» Extrait à lire:
☆ ☆ ☆ ☆ ☆
Les spectacles visuels que nous avons repérés et désignés sous le nom d’« hypotyposes » nous semblent participer à ce mouvement méditatif d’un sujet « mobile et modifiable » : ils sont ces « effets » suscités par le discours qui altèrent celui qui les produit au fur et à mesure qu’il épouse les contours des figures qu’il rencontre. La vertu thérapeutique de l’exercice, la promesse d’une transformation bénéfique, passe par cet usage libre d’un regard intérieur qui s’attache à des représentations mentales pour se familiariser avec la réalité qu’elles désignent24.
Chez Montaigne, ces « projections existentielles » ne sont pas toujours orientées vers l’irréel d’un futur espéré ou craint ; l’auteur, entraîné par sa fantaisie, peut tout aussi bien se laisser happer par des épisodes 121de l’histoire antique ou moderne, qui apparaissent alors sous forme d’anecdotes dans la prose. Ces récits historiques sont sélectionnés en fonction du programme qu’instaure le titre de chaque chapitre (sélection verticale, opérée selon une logique de composition raisonnée, qui accroît la cohérence thématique du chapitre) ou par association d’idées (sélection horizontale, qui relève d’un vagabondage de l’imaginaire et peut contribuer à diluer l’unité globale du chapitre). Or, certains de ces récits sont particulièrement ramassés, et leur intérêt ne réside pas tant dans l’enchaînement d’une succession de faits que dans une scène en particulier, détachée de son contexte historique et politique, où quelque chose de particulièrement frappant se donne à voir. Nous voudrions à présent montrer à partir de deux exemples précis que ce phénomène textuel tire son efficacité de la représentation plastique et picturale et que cette puissance visuelle des vignettes historiques peut aller jusqu’à dérouter le cours argumenté d’une prose d’idées.
☆ ☆ ☆ ☆ ☆
» Données fournies:

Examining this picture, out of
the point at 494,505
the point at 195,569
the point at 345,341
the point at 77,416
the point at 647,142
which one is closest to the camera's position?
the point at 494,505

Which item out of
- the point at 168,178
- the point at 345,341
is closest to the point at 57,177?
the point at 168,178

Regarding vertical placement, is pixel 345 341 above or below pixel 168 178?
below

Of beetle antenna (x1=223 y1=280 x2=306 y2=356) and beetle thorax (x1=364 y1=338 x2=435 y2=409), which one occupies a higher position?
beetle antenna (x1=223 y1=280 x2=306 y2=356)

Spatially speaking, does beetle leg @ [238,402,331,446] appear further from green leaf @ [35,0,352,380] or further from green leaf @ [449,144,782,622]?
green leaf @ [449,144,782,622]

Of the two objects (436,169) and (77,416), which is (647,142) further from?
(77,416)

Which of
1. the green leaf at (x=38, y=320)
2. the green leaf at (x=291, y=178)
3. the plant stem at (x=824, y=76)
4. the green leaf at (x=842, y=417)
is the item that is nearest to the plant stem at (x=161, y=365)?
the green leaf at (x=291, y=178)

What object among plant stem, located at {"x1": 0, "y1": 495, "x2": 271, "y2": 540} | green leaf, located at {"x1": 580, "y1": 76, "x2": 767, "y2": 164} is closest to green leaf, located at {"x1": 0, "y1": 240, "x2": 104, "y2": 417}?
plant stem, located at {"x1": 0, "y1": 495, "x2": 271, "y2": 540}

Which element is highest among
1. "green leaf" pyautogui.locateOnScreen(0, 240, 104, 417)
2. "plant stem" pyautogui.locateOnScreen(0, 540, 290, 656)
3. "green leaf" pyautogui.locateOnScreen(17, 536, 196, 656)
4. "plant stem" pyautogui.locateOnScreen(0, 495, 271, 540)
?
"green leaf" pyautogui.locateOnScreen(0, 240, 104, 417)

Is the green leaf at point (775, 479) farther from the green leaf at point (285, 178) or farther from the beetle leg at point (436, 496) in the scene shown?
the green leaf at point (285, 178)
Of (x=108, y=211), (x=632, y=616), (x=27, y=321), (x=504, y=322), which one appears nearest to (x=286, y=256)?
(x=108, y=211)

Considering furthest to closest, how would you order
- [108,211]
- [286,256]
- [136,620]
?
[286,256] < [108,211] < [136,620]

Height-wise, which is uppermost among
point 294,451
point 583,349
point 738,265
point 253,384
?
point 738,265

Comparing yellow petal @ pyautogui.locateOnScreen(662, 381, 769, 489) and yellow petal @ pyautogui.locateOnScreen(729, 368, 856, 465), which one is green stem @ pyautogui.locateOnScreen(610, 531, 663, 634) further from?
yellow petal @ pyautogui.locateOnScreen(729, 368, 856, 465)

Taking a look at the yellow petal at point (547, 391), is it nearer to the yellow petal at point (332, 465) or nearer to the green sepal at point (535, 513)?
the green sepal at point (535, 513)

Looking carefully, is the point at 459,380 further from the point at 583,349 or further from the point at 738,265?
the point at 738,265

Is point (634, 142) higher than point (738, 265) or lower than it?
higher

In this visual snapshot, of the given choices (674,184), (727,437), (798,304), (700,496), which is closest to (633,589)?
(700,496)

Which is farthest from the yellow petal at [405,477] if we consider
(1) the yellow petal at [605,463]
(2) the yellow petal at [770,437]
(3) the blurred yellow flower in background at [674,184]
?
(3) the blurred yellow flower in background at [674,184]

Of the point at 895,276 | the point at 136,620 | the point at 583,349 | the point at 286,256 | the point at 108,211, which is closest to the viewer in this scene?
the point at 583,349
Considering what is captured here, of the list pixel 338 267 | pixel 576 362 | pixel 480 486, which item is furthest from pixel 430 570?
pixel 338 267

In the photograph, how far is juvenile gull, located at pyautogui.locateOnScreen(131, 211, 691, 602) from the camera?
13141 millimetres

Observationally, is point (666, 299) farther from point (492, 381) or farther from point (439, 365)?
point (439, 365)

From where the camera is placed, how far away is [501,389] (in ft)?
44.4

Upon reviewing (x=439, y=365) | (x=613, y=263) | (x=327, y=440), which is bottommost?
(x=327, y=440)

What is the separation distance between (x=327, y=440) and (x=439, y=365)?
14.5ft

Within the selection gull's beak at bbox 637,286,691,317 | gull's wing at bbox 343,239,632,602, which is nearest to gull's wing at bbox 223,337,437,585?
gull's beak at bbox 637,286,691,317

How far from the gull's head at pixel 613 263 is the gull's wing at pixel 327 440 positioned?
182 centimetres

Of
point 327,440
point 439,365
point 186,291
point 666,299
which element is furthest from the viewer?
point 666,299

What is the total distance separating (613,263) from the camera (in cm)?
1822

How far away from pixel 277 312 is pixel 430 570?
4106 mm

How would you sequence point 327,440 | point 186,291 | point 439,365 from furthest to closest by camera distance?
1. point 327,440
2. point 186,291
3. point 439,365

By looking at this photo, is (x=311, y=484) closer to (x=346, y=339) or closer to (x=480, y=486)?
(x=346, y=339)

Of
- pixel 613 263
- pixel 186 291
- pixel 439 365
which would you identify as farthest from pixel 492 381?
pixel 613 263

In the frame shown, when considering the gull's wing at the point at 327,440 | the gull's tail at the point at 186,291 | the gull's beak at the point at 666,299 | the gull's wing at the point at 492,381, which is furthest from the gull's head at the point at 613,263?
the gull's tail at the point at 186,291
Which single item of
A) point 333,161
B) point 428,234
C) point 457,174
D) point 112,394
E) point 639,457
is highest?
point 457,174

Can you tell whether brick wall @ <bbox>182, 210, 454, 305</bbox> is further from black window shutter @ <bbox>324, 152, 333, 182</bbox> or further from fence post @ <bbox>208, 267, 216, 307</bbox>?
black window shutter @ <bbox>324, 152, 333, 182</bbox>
☆ ☆ ☆ ☆ ☆
» Consignes de l’exercice:
A. Indiquez si chacune des affirmations suivantes concorde avec l’extrait sur Montaigne. Répondez par oui ou par non et citez les mots décisifs du texte.
(i) La sélection horizontale des récits historiques accroît la cohérence thématique du chapitre.
(ii) Chez Montaigne, les projections existentielles sont toujours orientées vers un futur espéré ou craint.
(iii) La vertu thérapeutique de l’exercice passe par l’usage libre d’un regard intérieur.
B. D’après l’extrait sur Montaigne, sous quel nom les spectacles visuels repérés sont-ils désignés ?

» Réponses aux consignes:
A.
(i) Non : « sélection horizontale, qui relève d’un vagabondage de l’imaginaire et peut contribuer à diluer l’unité globale du chapitre ».
(ii) Non : « ces « projections existentielles » ne sont pas toujours orientées vers l’irréel d’un futur espéré ou craint ».
(iii) Oui : « La vertu thérapeutique de l’exercice, la promesse d’une transformation bénéfique, passe par cet usage libre d’un regard intérieur ».

B. Ils sont désignés sous le nom d’« hypotyposes ».